Schriftliche Anweisung
Bitte nenne, in welchem Sinn das Wort „hassen“ laut dem Dokumentauszug aufgefasst wird.

Dokumentauszug
============
Die der Rebekka gegebene Weissagung (1. Mos. 25, 23) bezieht sich zunächst auf den Vorzug Jakobs, Bundeskind zu werden, zugleich aber auf die nachmalige Herrschaft der Nachkommen Jakobs über die des Esau (2. Kön. 8, 14; 4. Kön. 14, 22; 2. Mach. 15). Die Stelle aus Malachias geht ebenfalls auf den Zustand der Nachkommen, indem der Prophet die Unfälle der Edomiten (Nachkommen Esaus) im Sinne hat, und daraus auf die größere Liebe schließt, die Gott zu den nachkommen Jakobs hat. Hassen faßt er im Sinne von „minder lieben“ wie 1. Mos. 29, 31; Matth. 6, 24; Luk. 14, 26.
============
Bereitgestellte Daten
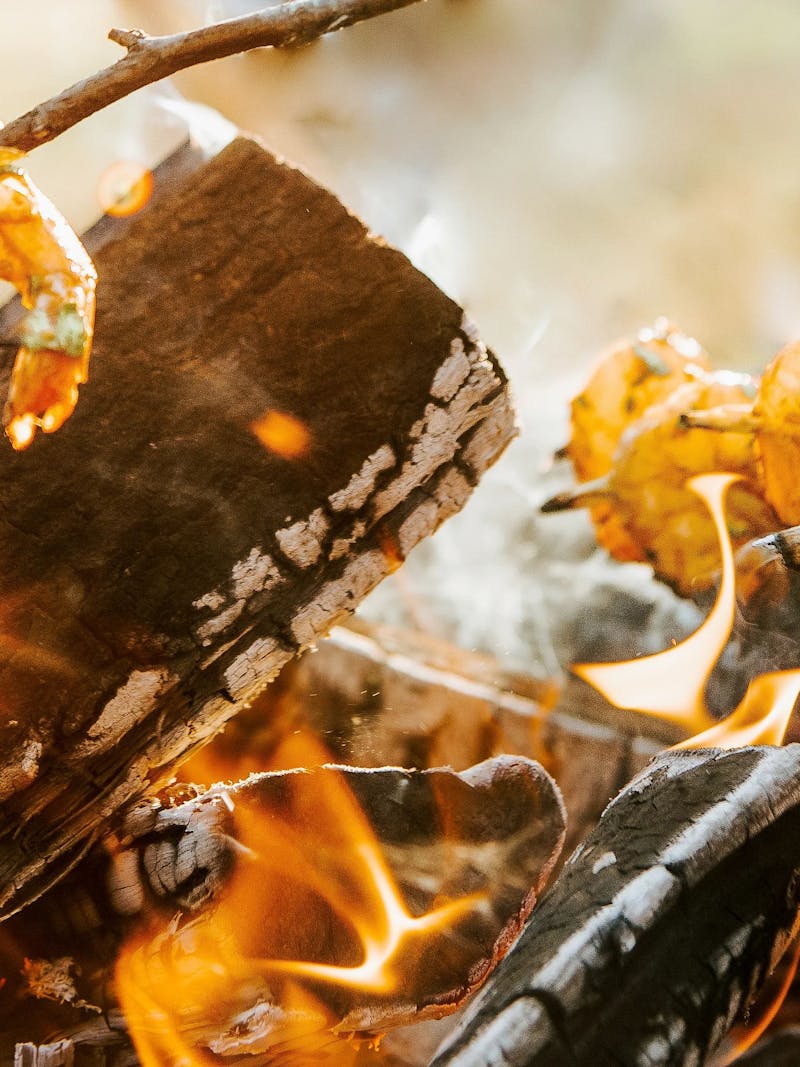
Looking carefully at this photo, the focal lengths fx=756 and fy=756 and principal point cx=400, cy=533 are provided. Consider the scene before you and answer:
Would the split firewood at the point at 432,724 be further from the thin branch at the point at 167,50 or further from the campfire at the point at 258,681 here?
the thin branch at the point at 167,50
============
Die Lösung
Im Sinne von „minder lieben“.